Die Höhe der Vergütung ist auch weiterhin abhängig von der Anlagengröße und der Anlagenart. Die höchste Förderung gibt es nach wie vor für kleine Aufdachanlagen mit einer Gesamtleistung bis 30 kWp. Eigenverbrauchsanlagen, bei denen ein Teil des auf dem Dach erzeugten Solarstroms im Hausnetz bleibt und selbst verbraucht wird, werden immer rentabler. Für den Eigenverbrauch von Solarstrom aus Anlagen bis 30 kWp Leistung erhalten Sie einen Bonus in Höhe von 8,05 Cent je kWh. Zusätzlich sparen Sie sich die Stromkosten von gegenwärtig ca. 21 Ct/kWh (Tendenz steigend). Unterm Strich ist damit die selbst verbrauchte Kilowattstunde mindestens 29,05 Cent wert. Beträgt der Eigenverbrauchsanteil mehr als 30 Prozent, dann gibt es dafür sogar einen Bonus in Höhe von 12,43 Ct/kWh.

Einspeisevergütung ab dem 1. Januar 2012

Wie viel Geld bekomme ich für den von meiner PV-Anlage erzeugten Solarstrom?
Für Anlagen, die ab Januar 2012 ans öffentliche Stromnetz angeschlossen werden, gelten die oben aufgeführten Einspeisevergütungen. Diese werden gleichbleibend für 20 Jahre und die restlichen Monate des Inbetriebnahmejahres gezahlt. Unterschieden wird bei der Vergütungshöhe nach Anlagenleistung und Art der Nutzung (Eigennutzung oder Volleinspeisung).
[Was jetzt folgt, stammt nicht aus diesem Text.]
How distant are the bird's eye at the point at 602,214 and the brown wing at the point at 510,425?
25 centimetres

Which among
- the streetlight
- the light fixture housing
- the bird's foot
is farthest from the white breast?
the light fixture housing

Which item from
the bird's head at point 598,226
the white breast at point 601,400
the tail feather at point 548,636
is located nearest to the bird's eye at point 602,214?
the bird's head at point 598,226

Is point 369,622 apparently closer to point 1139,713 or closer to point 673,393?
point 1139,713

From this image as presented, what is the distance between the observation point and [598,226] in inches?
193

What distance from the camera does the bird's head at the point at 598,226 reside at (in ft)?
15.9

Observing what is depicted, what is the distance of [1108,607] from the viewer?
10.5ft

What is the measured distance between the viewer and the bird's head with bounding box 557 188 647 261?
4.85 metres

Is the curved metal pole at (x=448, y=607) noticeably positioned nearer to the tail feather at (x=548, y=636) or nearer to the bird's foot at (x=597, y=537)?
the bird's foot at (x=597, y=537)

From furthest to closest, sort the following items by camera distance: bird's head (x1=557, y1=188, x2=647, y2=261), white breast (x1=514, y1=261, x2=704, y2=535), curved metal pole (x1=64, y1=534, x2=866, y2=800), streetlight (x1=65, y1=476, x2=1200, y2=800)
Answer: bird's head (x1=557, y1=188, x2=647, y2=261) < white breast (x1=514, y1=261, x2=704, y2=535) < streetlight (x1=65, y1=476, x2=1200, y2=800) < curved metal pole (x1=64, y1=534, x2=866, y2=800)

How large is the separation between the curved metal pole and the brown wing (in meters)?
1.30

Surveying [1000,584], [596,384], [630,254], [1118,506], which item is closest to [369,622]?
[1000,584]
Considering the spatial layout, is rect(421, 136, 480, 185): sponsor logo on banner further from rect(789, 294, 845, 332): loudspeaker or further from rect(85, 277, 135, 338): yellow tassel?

Der Begriff „Gebäude“ beruht dabei auf den Definitionen der Landesbauordnungen sowie der Musterbauordnung. Danach handelt es sich um selbständig benutzbare, überdeckte bauliche Anlagen, die von Menschen betreten werden können und geeignet oder bestimmt sind, dem Schutz von Menschen, Tieren oder Sachen zu dienen. Der Begriff wird durch die zuständigen Behörden teilweise unterschiedlich ausgelegt. In Streitfällen muss jeder Fall einzeln geprüft werden. Im Gesetz explizit als Gebäude erwähnt werden Carporte und Tankstellendächer. Diese gelten laut EEG auch als Gebäude. Mehrere PV-Anlagen gelten unabhängig von den Eigentumsverhältnissen zur Ermittlung der Vergütungshöhe für den zuletzt in Betrieb gesetzten Generator als eine Anlage, wenn sich die Anlagen auf einem Grundstück befinden und die Anlagen innerhalb von 12 aufeinander folgenden Kalendermonaten in Betrieb gesetzt wurden.
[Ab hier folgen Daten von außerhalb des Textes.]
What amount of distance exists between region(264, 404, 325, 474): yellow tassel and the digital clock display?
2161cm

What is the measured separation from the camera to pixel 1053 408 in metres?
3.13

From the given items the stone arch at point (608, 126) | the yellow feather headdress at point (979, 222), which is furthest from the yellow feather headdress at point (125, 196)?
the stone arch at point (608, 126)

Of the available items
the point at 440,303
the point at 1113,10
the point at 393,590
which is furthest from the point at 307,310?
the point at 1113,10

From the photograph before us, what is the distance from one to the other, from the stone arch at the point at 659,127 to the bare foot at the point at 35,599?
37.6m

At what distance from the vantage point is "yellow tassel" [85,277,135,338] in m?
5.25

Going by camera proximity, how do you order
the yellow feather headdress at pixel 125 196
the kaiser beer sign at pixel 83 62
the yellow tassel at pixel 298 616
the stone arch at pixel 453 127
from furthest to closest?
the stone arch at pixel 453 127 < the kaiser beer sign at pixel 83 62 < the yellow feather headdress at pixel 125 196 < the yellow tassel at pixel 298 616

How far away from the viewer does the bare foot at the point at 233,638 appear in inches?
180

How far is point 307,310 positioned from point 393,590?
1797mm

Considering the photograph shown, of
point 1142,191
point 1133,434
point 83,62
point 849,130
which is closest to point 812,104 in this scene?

Welche Voraussetzungen müssen erfüllt werden?
Die Anlagen müssen netzgekoppelt betrieben werden. Die Aufnahme- und Zahlungsverpflichtung trifft den Netzbetreiber. Dieser muss den gesamten angebotenen Solarstrom vorrangig abnehmen und vergüten.

Wie beantrage ich die Fördermittel?
Die Netzbetreiber sind laut Erneuerbare-Energien-Gesetz dazu verpflichtet, den gesamten Strom Ihrer Anlage vorrangig abzunehmen und zu vergüten. Der Anschluss der Photovoltaikanlage an das öffentliche Stromnetz wird dem Netzbetreiber lediglich angezeigt. Ein schriftlicher Vertrag mit dem Netzbetreiber ist nicht erforderlich, in vielen Fällen wird sogar davon abgeraten.
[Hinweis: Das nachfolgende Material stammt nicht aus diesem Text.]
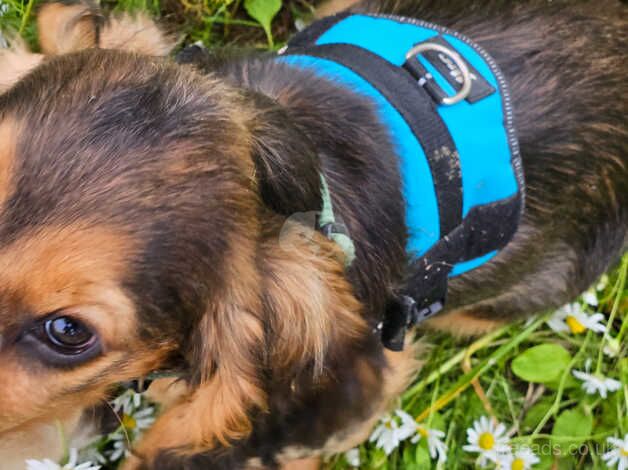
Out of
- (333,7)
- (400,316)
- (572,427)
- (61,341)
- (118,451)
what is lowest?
(572,427)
Wann wird mir das Geld ausgezahlt?
Das Gesetz schreibt die Häufigkeit der Zahlungen für den erzeugten und in das öffentliche Stromnetz eingespeisten Solarstrom nicht vor. Von einer jährlichen Zahlung, wie sie einige Netzbetreiber anbieten, ist abzuraten, da dadurch Zinsverluste entstehen. Die Vergütung sollte monatlich – zumindest quartalsweise - gezahlt werden, bzw. sollten Abschläge analog der Abschlagszahlungen bei Strombezug vereinbart werden. Diese können dann evtl. nach dem ersten Betriebsjahr der Anlage den Einspeisewerten angepasst werden.

Kombination mit anderen Programmen
Die erhöhte Einspeisevergütung ist mit anderen Förderprogrammen (z.B. Darlehensprogrammen der KfW-Förderbank) koppelbar. Zur Finanzierung von Solaranlagen vergibt die KfW-Förderbank zinsgünstige Darlehen.